There are three acute problems with this statement, in RDRR’s view.

First, the fourth value implies precedence being given to the interests of one ethnic group in our community over others and that non-iwi and non-mana whenua are not considered worthy of genuine partnerships. Both positions are unacceptable in a community long committed to intercultural egalitarianism. Further, such precedence and status differences between citizens are at odds with the first and third values which guarantee equal respect to all stakeholders, irrespective of ethnicity.

The RLC is therefore urged to develop a statement of values that has internal coherence.

Second, a partnership between a democratically elected local government and one selected stakeholder group within its constituency is inconsistent with “fair and effective representation of individuals and communities” that is required by Principle 4 (1) (c) of the Local Electoral Act.[9]

Our system of government is a representative democracy based on equal suffrage, colloquially defined as ‘one person, one vote, one value’.

The RLC is therefore urged to consider genuine partnerships with all legitimate stakeholder groups, like RDRR, by “positively working together for all our people.” As noted above, there appear to be senior officials who struggle to accept the new political reality of democratic interculturalism in community leadership.

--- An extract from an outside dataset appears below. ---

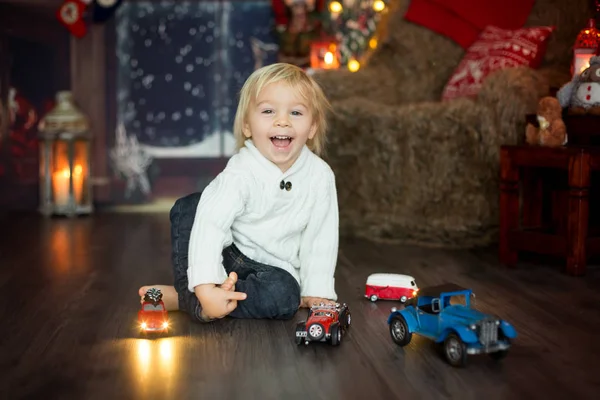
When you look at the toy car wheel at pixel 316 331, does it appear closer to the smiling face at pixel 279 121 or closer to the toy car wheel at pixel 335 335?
the toy car wheel at pixel 335 335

Third, in a turbulent political context, the RLC is urged to default to the law about co-governance. The Minister of Local Government recently claimed[10] that co-governance was justified in the proposed ‘Affordable Water Infrastructure’ policy. He argued that “the treaty recognises that Māori have special rights in water in particular … it’s been tested in the courts and found to be New Zealand law.”

This is not true. Māori do not have special rights regarding water that back up into Te Tiriti. The “special rights” have not been tested in the courts and are not in New Zealand law.

The follow up claim by the Minister, that there are “provisions in our laws around the treaty that aren’t democratic,” is similarly untrue. There are no such provisions. Instead, claiming there are such legal provisions appear to be a deliberately divisive political tactic based on ethnicity. Such tactics are despised by RDRR members. For example, one respondent asked:

Why the feck are you prioritising Māori on the council web page – which only 5% of people speak – while disadvantaging and excluding the 95% of the population that don’t speak it? [and elsewhere]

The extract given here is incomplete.